Pertence ao Código de Processo Penal (DL n.º 78/87, de 17 de Fevereiro)
Este artigo regulamenta a reconstituição do facto, um meio de prova usado quando é necessário verificar se um acontecimento poderia ter ocorrido de uma determinada maneira. A reconstituição consiste em reproduzir, o mais fielmente possível, as condições e circunstâncias em que o facto supostamente aconteceu, repetindo os seus movimentos e ações. O juiz ou autoridade competente emite um despacho (decisão) que autoriza esta diligência, especificando o que vai ser reconstituído, quando e onde ocorrerá, e como será executada, podendo inclusive usar meios audiovisuais para documentar o processo. A lei prevê também que um perito especializado pode ser designado para realizar operações específicas durante a reconstituição. Um aspecto importante é que a lei recomenda manter a privacidade desta diligência, evitando publicidade desnecessária, embora isso nem sempre seja completamente possível.
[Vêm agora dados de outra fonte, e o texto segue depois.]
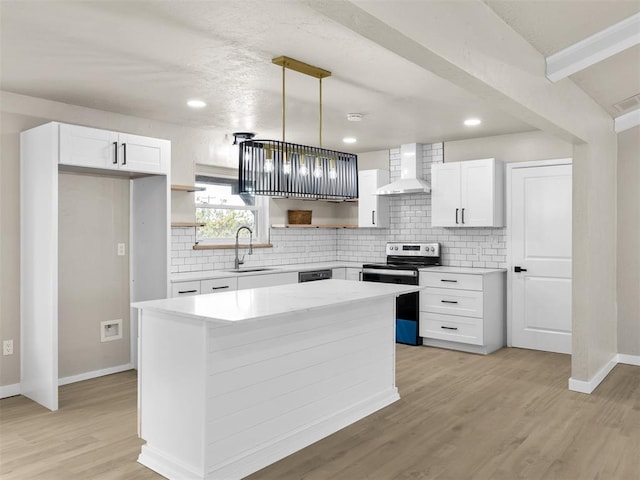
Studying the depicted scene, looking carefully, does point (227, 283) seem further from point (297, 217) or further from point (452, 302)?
point (452, 302)

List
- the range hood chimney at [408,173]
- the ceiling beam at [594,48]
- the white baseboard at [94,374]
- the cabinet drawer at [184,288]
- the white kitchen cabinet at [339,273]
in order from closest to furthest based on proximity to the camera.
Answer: the ceiling beam at [594,48], the white baseboard at [94,374], the cabinet drawer at [184,288], the range hood chimney at [408,173], the white kitchen cabinet at [339,273]

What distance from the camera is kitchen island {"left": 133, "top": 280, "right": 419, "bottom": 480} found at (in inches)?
108

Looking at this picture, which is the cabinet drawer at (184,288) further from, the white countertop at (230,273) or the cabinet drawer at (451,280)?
the cabinet drawer at (451,280)

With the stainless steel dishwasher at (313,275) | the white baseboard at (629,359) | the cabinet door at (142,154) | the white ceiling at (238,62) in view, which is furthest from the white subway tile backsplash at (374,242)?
the white baseboard at (629,359)

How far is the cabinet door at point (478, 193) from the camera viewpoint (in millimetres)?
5707

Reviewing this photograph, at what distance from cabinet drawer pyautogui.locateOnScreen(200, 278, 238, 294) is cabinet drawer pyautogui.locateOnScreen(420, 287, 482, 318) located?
216cm

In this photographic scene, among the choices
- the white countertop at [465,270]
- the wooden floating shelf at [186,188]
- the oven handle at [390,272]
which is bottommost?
the oven handle at [390,272]

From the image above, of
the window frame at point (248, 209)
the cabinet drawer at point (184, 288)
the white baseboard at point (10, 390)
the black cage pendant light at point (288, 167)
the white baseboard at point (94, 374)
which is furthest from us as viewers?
the window frame at point (248, 209)

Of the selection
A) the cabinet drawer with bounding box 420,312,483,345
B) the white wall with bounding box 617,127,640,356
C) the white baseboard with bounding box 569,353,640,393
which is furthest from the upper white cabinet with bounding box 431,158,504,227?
the white baseboard with bounding box 569,353,640,393

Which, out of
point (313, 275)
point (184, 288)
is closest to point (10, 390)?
point (184, 288)

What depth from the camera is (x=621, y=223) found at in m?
5.16

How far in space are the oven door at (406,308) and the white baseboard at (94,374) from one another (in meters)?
3.05

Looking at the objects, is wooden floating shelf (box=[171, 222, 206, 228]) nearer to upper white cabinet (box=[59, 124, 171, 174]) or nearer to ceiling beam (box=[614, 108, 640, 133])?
upper white cabinet (box=[59, 124, 171, 174])

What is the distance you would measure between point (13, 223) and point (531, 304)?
520cm
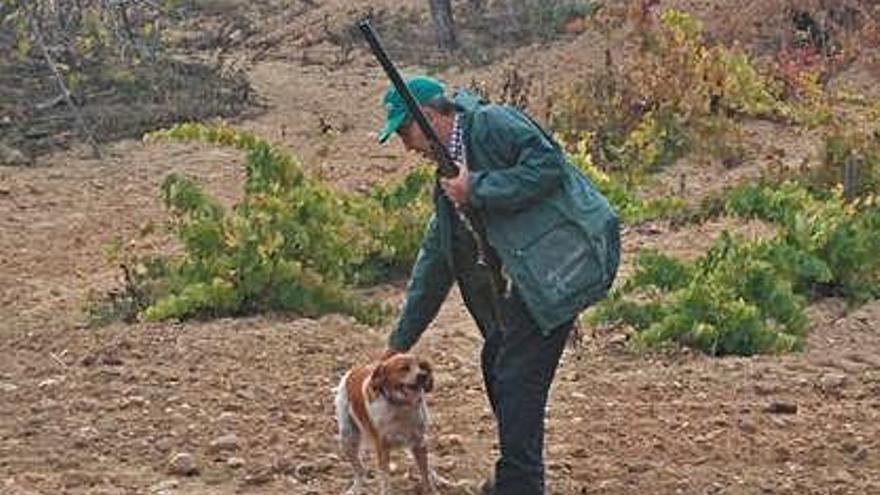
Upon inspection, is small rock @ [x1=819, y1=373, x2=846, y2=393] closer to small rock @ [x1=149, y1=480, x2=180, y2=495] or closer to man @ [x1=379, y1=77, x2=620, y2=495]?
man @ [x1=379, y1=77, x2=620, y2=495]

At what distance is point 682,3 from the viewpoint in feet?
59.1

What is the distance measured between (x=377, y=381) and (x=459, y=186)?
723mm

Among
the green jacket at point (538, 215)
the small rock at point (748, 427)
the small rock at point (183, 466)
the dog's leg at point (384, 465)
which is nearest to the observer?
the green jacket at point (538, 215)

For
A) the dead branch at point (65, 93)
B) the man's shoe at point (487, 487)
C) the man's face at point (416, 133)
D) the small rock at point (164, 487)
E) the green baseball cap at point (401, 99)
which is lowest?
the dead branch at point (65, 93)

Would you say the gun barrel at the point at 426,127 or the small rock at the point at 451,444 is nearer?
the gun barrel at the point at 426,127

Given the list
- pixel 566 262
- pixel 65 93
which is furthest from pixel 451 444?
pixel 65 93

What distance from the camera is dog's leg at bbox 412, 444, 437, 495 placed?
520 centimetres

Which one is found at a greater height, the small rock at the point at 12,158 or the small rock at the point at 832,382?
the small rock at the point at 832,382

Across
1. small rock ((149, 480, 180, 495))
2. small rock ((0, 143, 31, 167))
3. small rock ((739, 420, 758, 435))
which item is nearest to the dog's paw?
small rock ((149, 480, 180, 495))

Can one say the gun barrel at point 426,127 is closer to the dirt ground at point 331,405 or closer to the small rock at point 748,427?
the dirt ground at point 331,405

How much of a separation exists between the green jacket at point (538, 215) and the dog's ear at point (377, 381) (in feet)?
1.71

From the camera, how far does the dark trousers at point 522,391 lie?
4.74m

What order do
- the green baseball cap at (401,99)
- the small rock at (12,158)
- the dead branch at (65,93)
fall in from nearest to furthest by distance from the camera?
the green baseball cap at (401,99), the small rock at (12,158), the dead branch at (65,93)

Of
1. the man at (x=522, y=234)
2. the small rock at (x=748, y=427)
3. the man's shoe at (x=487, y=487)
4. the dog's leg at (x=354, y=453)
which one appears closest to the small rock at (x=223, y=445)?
the dog's leg at (x=354, y=453)
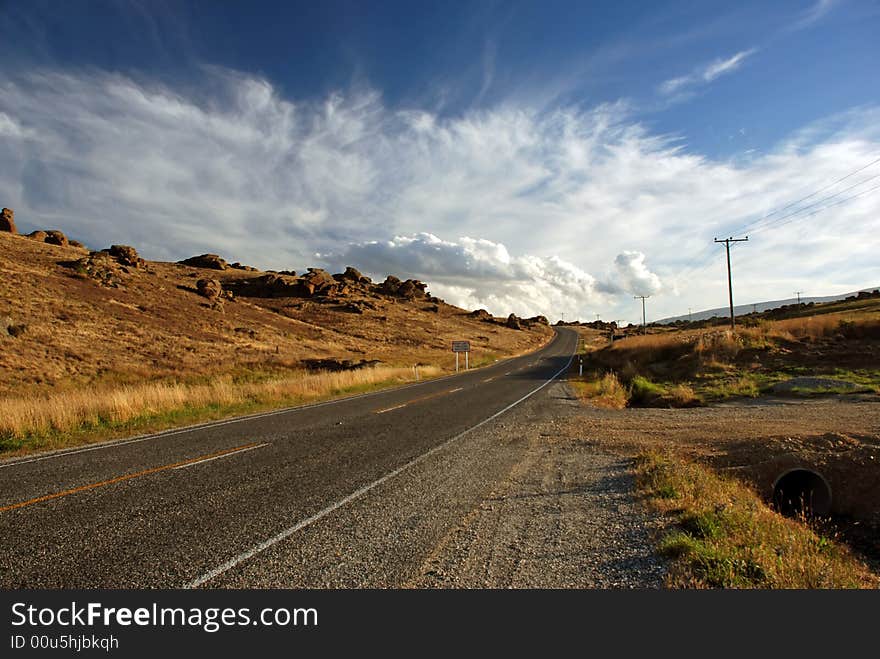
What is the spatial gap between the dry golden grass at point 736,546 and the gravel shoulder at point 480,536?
1.00ft

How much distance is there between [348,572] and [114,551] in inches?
92.6

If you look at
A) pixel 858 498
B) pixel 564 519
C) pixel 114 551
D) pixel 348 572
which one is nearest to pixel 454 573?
pixel 348 572

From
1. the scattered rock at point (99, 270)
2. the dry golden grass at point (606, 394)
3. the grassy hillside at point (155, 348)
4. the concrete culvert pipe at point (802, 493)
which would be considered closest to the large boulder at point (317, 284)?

A polícia e tribunal desejam esclarecer como ocorreu um acidente rodoviário. Ordenam a reconstituição no mesmo local, à mesma hora do dia e com condições meteorológicas semelhantes, colocando veículos nas posições originais e reproduzindo os movimentos. Um especialista em acidentes avalia trajetórias e dinâmica de colisão.
Num caso de roubo ou homicídio, solicita-se a reconstituição dentro da casa para confirmar se os movimentos descritos pela testemunha são viáveis. Regista-se em vídeo como o suspeito poderia ter acedido aos compartimentos e acedido aos bens, verificando consistências na narrativa.
Após um acidente grave numa fábrica, reconstructe-se o ocorrido com máquinas paradas, testando se a sequência de eventos relatados é fisicamente possível. Um perito técnico analisa movimentos e tempos para determinar responsabilidades e falhas de segurança.